• Trecho citado:
****************************************

22, 23 e 24 de setembro de 2009
Josenildo Oliveira de Morais∗
Raquel é uma menina que tem que guardar três grandes vontades: a de ser menino, a de crescer e a de ser escritora. Na construção de sua identidade de criança, ela estabelece relações diferenciadas com os adultos que a rodeiam: seus pais e seus irmãos principalmente. Os conflitos entre suas vontades e as dos adultos, as diferenças de formas de encarar o mundo e de defesa de suas idéias são elementos marcantes na novela “A bolsa amarela”. O trabalho tem como objetivo verificar essa construção identitária e os meios que a criança encontra para garantir a realização de seus anseios sem entrar em grandes confrontos com o pensamento dos adultos. Qual o papel (ou contribuição) de cada um dos envolvidos neste processo?
PALAVRAS CHAVES: identidade, família, diálogo, literatura infantil
Raquel is a little girl and she has to keep in secret three big wishes: to be a boy, to grow up and to be a writer. Building her child identity, she has different kinds of relationship with the adults around her: her parents and her brother and sisters especially. The conflict between her wishes and the adults ones, the different ways to face the world and to defend her ideas are remarkable elements in the novel “A bolsa amarela”. The objective of this work is to verify this identity construction and the means that the child finds to be true her desires without a confrontation with the adult thoughts. What is the role (or contribution) of everyone involved in this process?

****************************************

• Material fornecido:
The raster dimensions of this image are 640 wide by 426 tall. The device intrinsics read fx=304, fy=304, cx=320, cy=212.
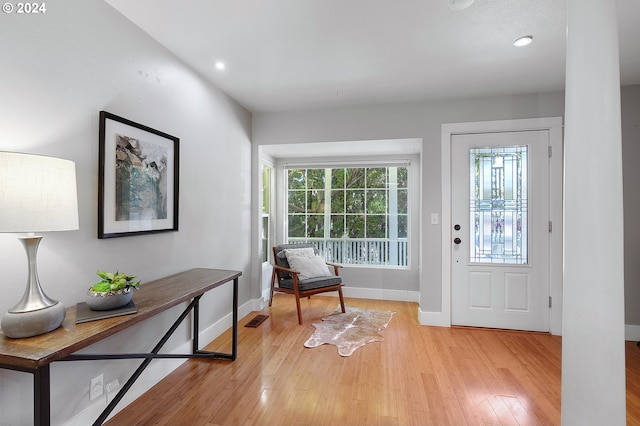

****************************************

• Tarefas a realizar:
1) Segundo o resumo sobre "A bolsa amarela", por que os adultos têm papel importante na história de Raquel? Responda em uma a três frases.
2) Retome o resumo sobre "A bolsa amarela" a partir do ponto em que ele termina.
Os dados vêm de outra fonte, sem relação com o resumo.

• Resultados:
1) Ao construir sua identidade de criança, Raquel estabelece relações diferenciadas com os adultos que a rodeiam, principalmente seus pais e seus irmãos. Além disso, os conflitos entre as vontades dela e as desses adultos são elementos marcantes da novela.

2)
KEY WORDS: identity, family, dialogue, childhood literature
Puxa Vida, quando é que vocês vão acreditar em mim, hem? Se eu tô dizendo que eu quero ser escritora é porque eu quero mesmo. (Raquel, em A bolsa amarela)
∗ (^) Aluno do Mestrado em Literatura e Interculturalidade, da Universidade Estadual da Paraíba – UEPB. Professor do Departamento de Educação, da Faculdade de Educação, da Universidade do Estado do Rio Grande do Norte – UERN.
22, 23 e 24 de setembro de 2009
A definição de um conceito para identidade tem levado muitos teóricos a expressarem pontos de vista de diferentes lugares: filosófico, sociológico, antropológico. O objetivo deste trabalho não é o de definir qual lugar teórico é o mais adequado ou não, mas sim discorrer sobre a construção da identidade de uma personagem – Raquel – da novela A bolsa amarela, escrita por Lygia Bojunga Nunes, em 1976^1. Para fazer a reflexão foi-se buscar ajuda teórica em Kauffman (2005), Gil (2000), França (2002) e Signorini (1998). Para a reflexão proposta, estabeleceu-se como primordial extrair trechos significativos da obra em questão e estabelecer uma reflexão com os teóricos propostos acima.
“Eu tenho que achar um lugar pra esconder minhas vontades.” (ABA, p. 11) É essa a frase dita por Raquel – a narradora-personagem da novela A Bolsa Amarela, da escritora Lygia Bojunga – que dá inicio a um longo percurso de buscas e descobertas na construção de sua identidade. As vontades a que Raquel se refere não são vontades pequenas, são vontades grandes: vontade de crescer e de deixar de ser criança, vontade de ter nascido garoto em vez de menina e vontade de escrever.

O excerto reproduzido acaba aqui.